The Claimants’ case is that, by virtue of a Memorandum of Agreement dated 6th May 2020, the 2nd Defendant engaged the 1st and 2nd Claimants to facilitate the procurement of an allocation of 30,000 metric tons of Naphtha from the Honourable Minister of State for Petroleum Resources and the NNPC. The Claimants were given a two-week deadline to deliver applications and obtain official acknowledgments. In compliance, they submitted applications dated 11th May 2020, which were duly acknowledged by the Minister on 22nd May 2020, and by the NNPC on 3rd June 2020—the latter date being due to an initial typographical error that required correction.

The Claimants contend that the responsibility for securing the Naphtha allocation did not lie with them, and that they fulfilled all their obligations under the agreement. A Non-Circumvention and Non-Disclosure Agreement was also executed between the parties to protect the Claimants’ role in the transaction. The 2nd Claimant had requested certain supporting documents from the 2nd Defendant to advance the application processes at the DPR and NIPEX, but these were not provided. In addition to their initial assignment, the Defendants also commissioned the Claimants to register LINC with NNPC, DPR, and PPMC, which the Claimants successfully completed. The 2nd Claimant also prepared and delivered the company profiles for both Borman & Company Ltd and LINC, as requested. Additionally, the Defendants handed the Claimants a Letter of Intent from Santa Oil LLC for the purpose of verifying proof of funds from J.P. Morgan Chase Bank in Ohio, USA. This document was also submitted to the Minister of State for Petroleum Resources and acknowledged on 22nd May 2020.
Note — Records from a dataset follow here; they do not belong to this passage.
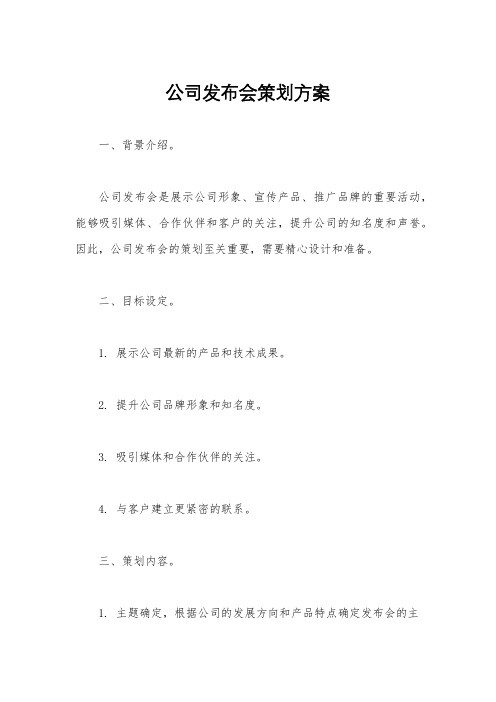 公司发布会策划方案

一、背景介绍。

公司发布会是展示公司形象、宣传产品、推广品牌的重要活动，能够吸引媒体、合作伙伴和客户的关注，提升公司的知名度和声誉。因此，公司发布会的策划至关重要，需要精心设计和准备。

二、目标设定。

1. 展示公司最新的产品和技术成果。

2. 提升公司品牌形象和知名度。

3. 吸引媒体和合作伙伴的关注。

4. 与客户建立更紧密的联系。

三、策划内容。

1. 主题确定，根据公司的发展方向和产品特点确定发布会的主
Following this, a new transaction emerged, facilitated by the 2nd Claimant through the 1st Claimant. This involved Technixs Marine Services Ltd, which was seeking a Standby Letter of Credit (SBLC) to secure the purchase of six vessels required by ExxonMobil, in connection with a $140 million loan tied to the prior transaction with Santa Oil LLC. After the Claimants introduced the deal, the Defendants entered into a direct agreement with Technixs Marine Services Ltd to issue the SBLC. As facilitators, the Claimants were to receive 5% commission on the $250 million contract value—$12.5 million—to be paid in instalments, as agreed between the 1st Claimant and Technixs Marine Services Ltd. However, the Claimants state that due to the Defendants’ failure to supply necessary documentation, Technixs Marine Services Ltd withdrew from the deal. On 2nd July 2020, the 2nd Defendant sent a text message at 9:09 PM, purporting to terminate the agreement with the Claimants. The Claimants assert that this termination was an attempt to circumvent their right to commission, even after completing more than 50% of their assigned tasks.

Furthermore, the Claimants allege an incident on 18th June 2020, where the 2nd Defendant summoned the 2nd Claimant to his residence. Upon arrival, the 2nd Claimant’s car keys were forcefully seized from his staff member, Gado Elike. As a result, the 2nd Claimant claims he has been incurring daily transport expenses of ₦20,000 from that date onward due to the loss of access to his vehicle. In light of the Defendants’ repeated acts of frustration and bad faith, including the abrupt and unjustified termination of their engagement and efforts to bypass their earned entitlements, the Claimants have instituted this legal action to seek redress.